Your assignment: Each entry below is to be copied verbatim.

** Opening Material shown block **

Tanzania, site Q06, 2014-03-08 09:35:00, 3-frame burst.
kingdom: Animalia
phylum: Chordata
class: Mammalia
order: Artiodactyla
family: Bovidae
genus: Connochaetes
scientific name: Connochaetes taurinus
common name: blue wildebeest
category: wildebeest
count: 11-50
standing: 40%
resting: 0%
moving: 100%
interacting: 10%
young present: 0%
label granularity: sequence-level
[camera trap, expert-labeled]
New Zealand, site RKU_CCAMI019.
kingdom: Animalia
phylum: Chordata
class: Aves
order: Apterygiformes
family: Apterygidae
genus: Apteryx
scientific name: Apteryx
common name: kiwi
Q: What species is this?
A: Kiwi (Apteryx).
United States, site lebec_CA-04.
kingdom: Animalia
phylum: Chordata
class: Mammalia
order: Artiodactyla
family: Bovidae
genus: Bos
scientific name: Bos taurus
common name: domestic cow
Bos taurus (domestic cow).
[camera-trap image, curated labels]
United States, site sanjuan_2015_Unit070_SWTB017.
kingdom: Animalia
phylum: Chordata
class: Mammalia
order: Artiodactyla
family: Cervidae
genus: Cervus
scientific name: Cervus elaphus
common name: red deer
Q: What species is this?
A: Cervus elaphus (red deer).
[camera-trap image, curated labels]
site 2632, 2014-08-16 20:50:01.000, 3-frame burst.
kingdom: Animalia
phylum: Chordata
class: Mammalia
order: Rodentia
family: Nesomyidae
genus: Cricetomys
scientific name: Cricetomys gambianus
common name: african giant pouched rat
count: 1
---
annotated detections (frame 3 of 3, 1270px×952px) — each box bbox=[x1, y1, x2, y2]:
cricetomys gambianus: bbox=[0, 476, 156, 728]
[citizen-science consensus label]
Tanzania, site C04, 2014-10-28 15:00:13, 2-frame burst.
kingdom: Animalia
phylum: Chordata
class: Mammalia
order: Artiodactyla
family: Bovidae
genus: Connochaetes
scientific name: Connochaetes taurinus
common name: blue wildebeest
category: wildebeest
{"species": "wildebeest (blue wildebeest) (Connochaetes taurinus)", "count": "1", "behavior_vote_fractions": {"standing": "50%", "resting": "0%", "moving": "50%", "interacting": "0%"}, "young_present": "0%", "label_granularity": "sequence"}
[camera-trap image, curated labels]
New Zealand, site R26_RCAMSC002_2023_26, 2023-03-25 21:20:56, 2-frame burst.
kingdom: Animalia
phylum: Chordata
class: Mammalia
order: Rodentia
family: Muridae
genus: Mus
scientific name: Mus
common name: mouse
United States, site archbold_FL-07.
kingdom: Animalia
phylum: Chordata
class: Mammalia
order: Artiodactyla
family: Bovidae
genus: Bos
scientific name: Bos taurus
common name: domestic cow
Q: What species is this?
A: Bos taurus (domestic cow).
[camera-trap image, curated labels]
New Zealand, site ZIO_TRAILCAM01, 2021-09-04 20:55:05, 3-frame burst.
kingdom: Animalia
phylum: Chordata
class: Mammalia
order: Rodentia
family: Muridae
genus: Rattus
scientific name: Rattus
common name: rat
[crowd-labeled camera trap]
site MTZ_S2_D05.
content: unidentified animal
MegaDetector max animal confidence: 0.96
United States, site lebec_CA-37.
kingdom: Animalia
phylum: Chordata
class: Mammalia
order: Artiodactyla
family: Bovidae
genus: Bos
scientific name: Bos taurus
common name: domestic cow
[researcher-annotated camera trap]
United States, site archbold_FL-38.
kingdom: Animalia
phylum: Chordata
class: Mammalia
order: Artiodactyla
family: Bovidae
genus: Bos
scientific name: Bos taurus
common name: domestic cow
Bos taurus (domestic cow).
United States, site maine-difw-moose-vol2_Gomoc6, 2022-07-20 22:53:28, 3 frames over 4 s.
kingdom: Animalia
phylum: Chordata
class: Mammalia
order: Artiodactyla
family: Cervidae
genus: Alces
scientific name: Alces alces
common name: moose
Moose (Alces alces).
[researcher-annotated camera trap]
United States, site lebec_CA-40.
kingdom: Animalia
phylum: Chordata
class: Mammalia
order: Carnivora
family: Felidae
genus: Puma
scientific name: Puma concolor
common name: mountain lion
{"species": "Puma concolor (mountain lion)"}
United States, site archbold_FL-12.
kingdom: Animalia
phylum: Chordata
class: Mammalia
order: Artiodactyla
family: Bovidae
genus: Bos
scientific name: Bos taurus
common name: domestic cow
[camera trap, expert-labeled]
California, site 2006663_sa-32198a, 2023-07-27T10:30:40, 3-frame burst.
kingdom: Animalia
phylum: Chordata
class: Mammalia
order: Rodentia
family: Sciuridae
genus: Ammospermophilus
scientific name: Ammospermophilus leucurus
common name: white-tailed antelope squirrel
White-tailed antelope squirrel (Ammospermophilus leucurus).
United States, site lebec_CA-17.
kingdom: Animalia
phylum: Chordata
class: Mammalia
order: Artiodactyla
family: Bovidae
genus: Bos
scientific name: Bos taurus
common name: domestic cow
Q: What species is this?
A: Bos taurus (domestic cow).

** Closing Material shown block **

Answer for the task:
Tanzania, site Q06, 2014-03-08 09:35:00, 3-frame burst.
kingdom: Animalia
phylum: Chordata
class: Mammalia
order: Artiodactyla
family: Bovidae
genus: Connochaetes
scientific name: Connochaetes taurinus
common name: blue wildebeest
category: wildebeest
count: 11-50
standing: 40%
resting: 0%
moving: 100%
interacting: 10%
young present: 0%
label granularity: sequence-level
[camera trap, expert-labeled]
New Zealand, site RKU_CCAMI019.
kingdom: Animalia
phylum: Chordata
class: Aves
order: Apterygiformes
family: Apterygidae
genus: Apteryx
scientific name: Apteryx
common name: kiwi
Q: What species is this?
A: Kiwi (Apteryx).
United States, site lebec_CA-04.
kingdom: Animalia
phylum: Chordata
class: Mammalia
order: Artiodactyla
family: Bovidae
genus: Bos
scientific name: Bos taurus
common name: domestic cow
Bos taurus (domestic cow).
[camera-trap image, curated labels]
United States, site sanjuan_2015_Unit070_SWTB017.
kingdom: Animalia
phylum: Chordata
class: Mammalia
order: Artiodactyla
family: Cervidae
genus: Cervus
scientific name: Cervus elaphus
common name: red deer
Q: What species is this?
A: Cervus elaphus (red deer).
[camera-trap image, curated labels]
site 2632, 2014-08-16 20:50:01.000, 3-frame burst.
kingdom: Animalia
phylum: Chordata
class: Mammalia
order: Rodentia
family: Nesomyidae
genus: Cricetomys
scientific name: Cricetomys gambianus
common name: african giant pouched rat
count: 1
---
annotated detections (frame 3 of 3, 1270px×952px) — each box bbox=[x1, y1, x2, y2]:
cricetomys gambianus: bbox=[0, 476, 156, 728]
[citizen-science consensus label]
Tanzania, site C04, 2014-10-28 15:00:13, 2-frame burst.
kingdom: Animalia
phylum: Chordata
class: Mammalia
order: Artiodactyla
family: Bovidae
genus: Connochaetes
scientific name: Connochaetes taurinus
common name: blue wildebeest
category: wildebeest
{"species": "wildebeest (blue wildebeest) (Connochaetes taurinus)", "count": "1", "behavior_vote_fractions": {"standing": "50%", "resting": "0%", "moving": "50%", "interacting": "0%"}, "young_present": "0%", "label_granularity": "sequence"}
[camera-trap image, curated labels]
New Zealand, site R26_RCAMSC002_2023_26, 2023-03-25 21:20:56, 2-frame burst.
kingdom: Animalia
phylum: Chordata
class: Mammalia
order: Rodentia
family: Muridae
genus: Mus
scientific name: Mus
common name: mouse
United States, site archbold_FL-07.
kingdom: Animalia
phylum: Chordata
class: Mammalia
order: Artiodactyla
family: Bovidae
genus: Bos
scientific name: Bos taurus
common name: domestic cow
Q: What species is this?
A: Bos taurus (domestic cow).
[camera-trap image, curated labels]
New Zealand, site ZIO_TRAILCAM01, 2021-09-04 20:55:05, 3-frame burst.
kingdom: Animalia
phylum: Chordata
class: Mammalia
order: Rodentia
family: Muridae
genus: Rattus
scientific name: Rattus
common name: rat
[crowd-labeled camera trap]
site MTZ_S2_D05.
content: unidentified animal
MegaDetector max animal confidence: 0.96
United States, site lebec_CA-37.
kingdom: Animalia
phylum: Chordata
class: Mammalia
order: Artiodactyla
family: Bovidae
genus: Bos
scientific name: Bos taurus
common name: domestic cow
[researcher-annotated camera trap]
United States, site archbold_FL-38.
kingdom: Animalia
phylum: Chordata
class: Mammalia
order: Artiodactyla
family: Bovidae
genus: Bos
scientific name: Bos taurus
common name: domestic cow
Bos taurus (domestic cow).
United States, site maine-difw-moose-vol2_Gomoc6, 2022-07-20 22:53:28, 3 frames over 4 s.
kingdom: Animalia
phylum: Chordata
class: Mammalia
order: Artiodactyla
family: Cervidae
genus: Alces
scientific name: Alces alces
common name: moose
Moose (Alces alces).
[researcher-annotated camera trap]
United States, site lebec_CA-40.
kingdom: Animalia
phylum: Chordata
class: Mammalia
order: Carnivora
family: Felidae
genus: Puma
scientific name: Puma concolor
common name: mountain lion
{"species": "Puma concolor (mountain lion)"}
United States, site archbold_FL-12.
kingdom: Animalia
phylum: Chordata
class: Mammalia
order: Artiodactyla
family: Bovidae
genus: Bos
scientific name: Bos taurus
common name: domestic cow
[camera trap, expert-labeled]
California, site 2006663_sa-32198a, 2023-07-27T10:30:40, 3-frame burst.
kingdom: Animalia
phylum: Chordata
class: Mammalia
order: Rodentia
family: Sciuridae
genus: Ammospermophilus
scientific name: Ammospermophilus leucurus
common name: white-tailed antelope squirrel
White-tailed antelope squirrel (Ammospermophilus leucurus).
United States, site lebec_CA-17.
kingdom: Animalia
phylum: Chordata
class: Mammalia
order: Artiodactyla
family: Bovidae
genus: Bos
scientific name: Bos taurus
common name: domestic cow
Q: What species is this?
A: Bos taurus (domestic cow).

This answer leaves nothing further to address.